The DPRK's foreign minister, meanwhile, assailed US President Donald Trump at the United Nations, deriding him as a "mentally deranged" leader whose threats had increased the chances of military confrontation.

Trump and the DPRK’s leader Kim Jong Un have exchanged increasingly bellicose rhetoric in recent days, as international alarm mounts over Pyongyang's weapons ambitions - including a hint this week that the country is considering detonating an H-bomb over the Pacific.

US aircraft conduct a mission over the Korean Peninsula, flew off the east coast of the DPRK on September 23, 2017.

US bombers have carried out similar flights before, as the US and the international community struggle to rein in the DPRK's weapons programs.

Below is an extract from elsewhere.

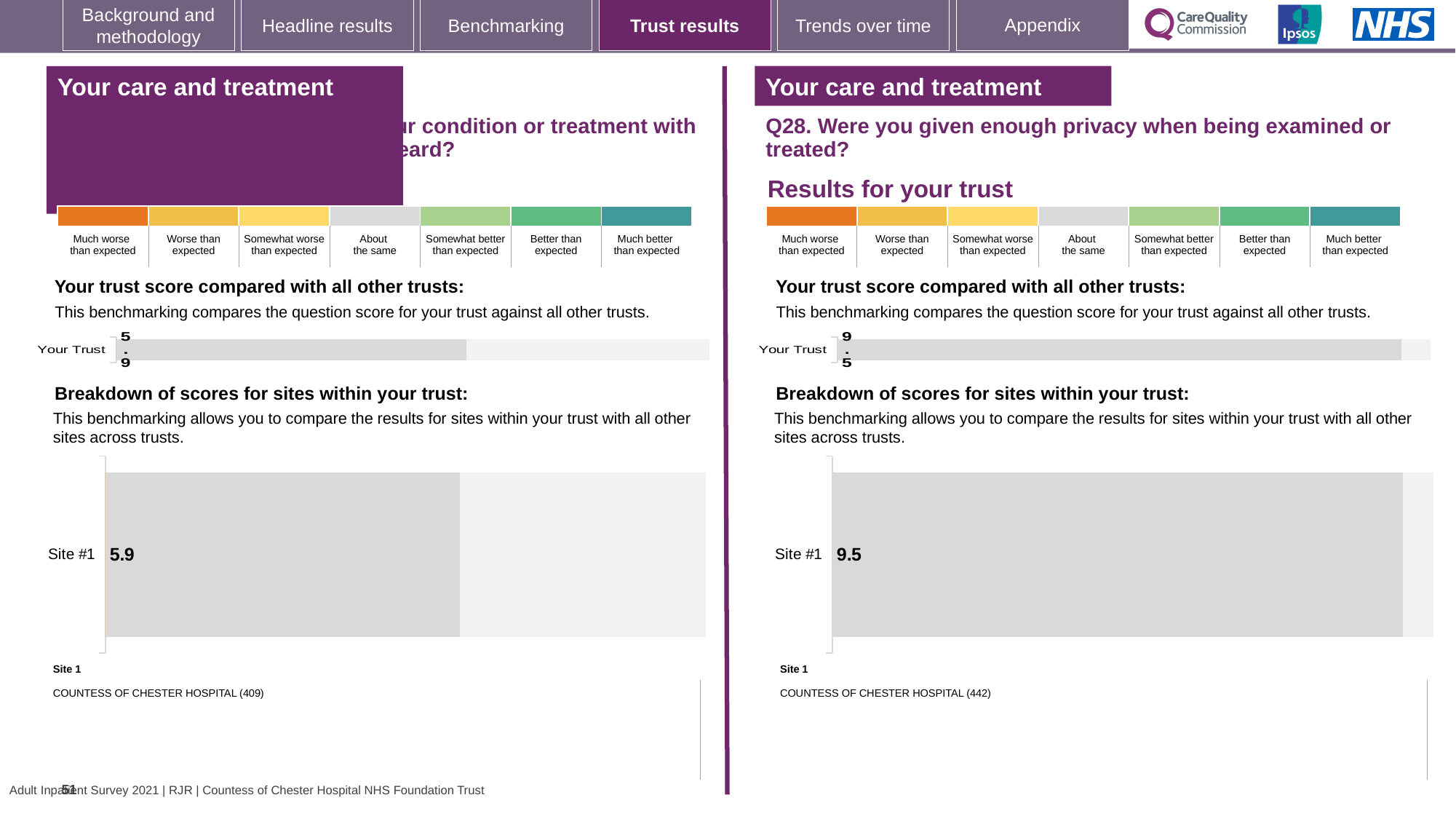
On the left-hand breakdown chart, which hospital is listed as Site 1? COUNTESS OF CHESTER HOSPITAL (409) Is the Your Trust score on the left-hand 'Your trust score compared with all other trusts' chart greater or less than the Your Trust score on the right-hand Q28 chart? less Which is larger: the Site #1 score on the left-hand breakdown chart or the Site #1 score on the right-hand breakdown chart for Q28? The right-hand (Q28) Site #1 score On the left-hand 'Breakdown of scores for sites within your trust' chart, what is the score for Site #1? 5.9 On the left-hand 'Your trust score compared with all other trusts' chart, what is the score shown for Your Trust? 5.9 On the right-hand Q28 breakdown chart, which hospital is listed as Site 1? COUNTESS OF CHESTER HOSPITAL (442) What is the difference between the Site #1 score on the right-hand Q28 breakdown chart and the Site #1 score on the left-hand breakdown chart? 3.6 How many sites are shown on the right-hand 'Breakdown of scores for sites within your trust' chart for Q28? 1 What kind of chart is used for the 'Breakdown of scores for sites within your trust' on the right-hand side of the slide? Bar chart How many sites are shown on the left-hand 'Breakdown of scores for sites within your trust' chart? 1 On the right-hand 'Breakdown of scores for sites within your trust' chart for Q28, what is the score for Site #1? 9.5 On the right-hand chart for Q28 (privacy when being examined or treated), what is the score shown for Your Trust? 9.5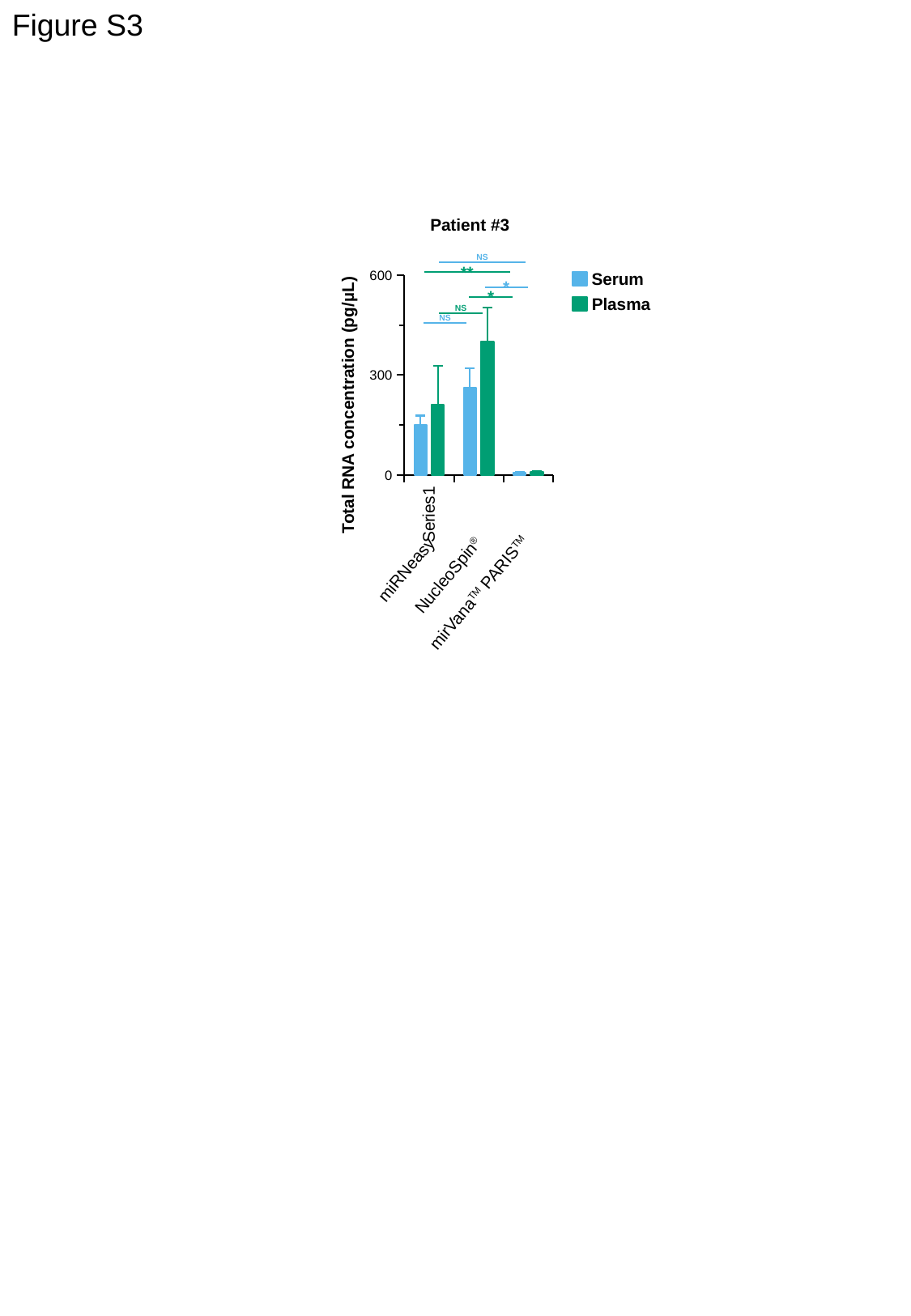
Is the Serum value for NucleoSpin greater or less than 300? less How many series does the legend list? 2 Which category and series has the highest bar? NucleoSpin, Plasma For NucleoSpin, which is larger, the Serum value or the Plasma value? Plasma Is the Serum value for miRNeasy greater or less than 300? less What is the label of the y axis? Total RNA concentration (pg/µL) What kind of chart is shown on the slide? Bar chart What is the title of the chart? Patient #3 Is the Plasma value for NucleoSpin greater or less than 300? greater Which category has the lowest total RNA concentration for both Serum and Plasma? mirVana PARIS For miRNeasy, which is larger, the Serum value or the Plasma value? Plasma How many extraction kit categories are shown on the x axis? 3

But in a new stage for such show of force operations, the Pentagon stressed this was the farthest north of the Demilitarized Zone (DMZ) between the DPRK and Republic of Korea (ROK) that any US fighter or bomber has flown off the DPRK's coast in this century.

"This mission is a demonstration of US resolve and a clear message that the president has many military options to defeat any threat," Pentagon spokeswoman Dana White said.

"We are prepared to use the full range of military capabilities to defend the US homeland and our allies."

The Air Force B-1B Lancer bombers flown Saturday are based in Guam, and were accompanied by F-15C Eagle fighter escorts from Okinawa, Japan, White said. They flew over international waters off the east coast of the DPRK.

This week saw a blistering war of words between Kim and Trump, with the US leader using his maiden speech at the UN General Assembly to warn that Washington would "totally destroy" the DPRK if America or its allies were threatened.